On the other hand, Frank Lloyd Wright’s Willits House, while equally complex in its design and history, demands significantly less from me than the Villa Savoye if I want to begin to understand and ultimately make meaning of it. Unlike the flat white surface of the Villa Savoye, the Willits House features decorative elements, if minimal. My mentor argued that these decorative elements are fine, and in fact valuable, as they help the mind make sense of the building and its purpose. Wright’s famous flat, overhanging roofs help ground his buildings. The oversized chimney operates as the heart of the home and is clearly visible from the exterior.
These subtleties add up to a larger picture.

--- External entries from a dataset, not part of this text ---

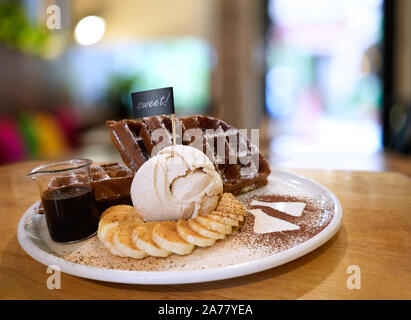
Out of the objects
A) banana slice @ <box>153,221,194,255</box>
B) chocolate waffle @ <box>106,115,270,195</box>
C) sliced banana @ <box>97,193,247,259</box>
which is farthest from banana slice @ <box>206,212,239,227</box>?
chocolate waffle @ <box>106,115,270,195</box>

It’s easy to understand that the Willits House is a family home. It’s harder to gather the same information from the Villa Savoye. This is why I like Frank Chimero’s idea of good design being like vanilla ice cream—there’s enough flavour and depth to draw out meaning, but it’s simple enough where it pairs nicely with other things—nobody eats apple pie with chocolate ice cream.
When I step back and think about good design, it’s less about the trends that dominate the industry every year (gradients and 3D renderings are big right now), and more about the principles that drive classic images, architecture, brands, and fonts. I make an effort to adhere to these simple principles, but with the over saturation of trendy visuals on designer communities like Dribbble or Behance, it’s difficult to avoid falling for the hype. When I work with clients, I try to minimize the trendiness that goes into any project unless I’m asked to or it’s a short lived project, such as an ad, where it doesn’t need to age with grace.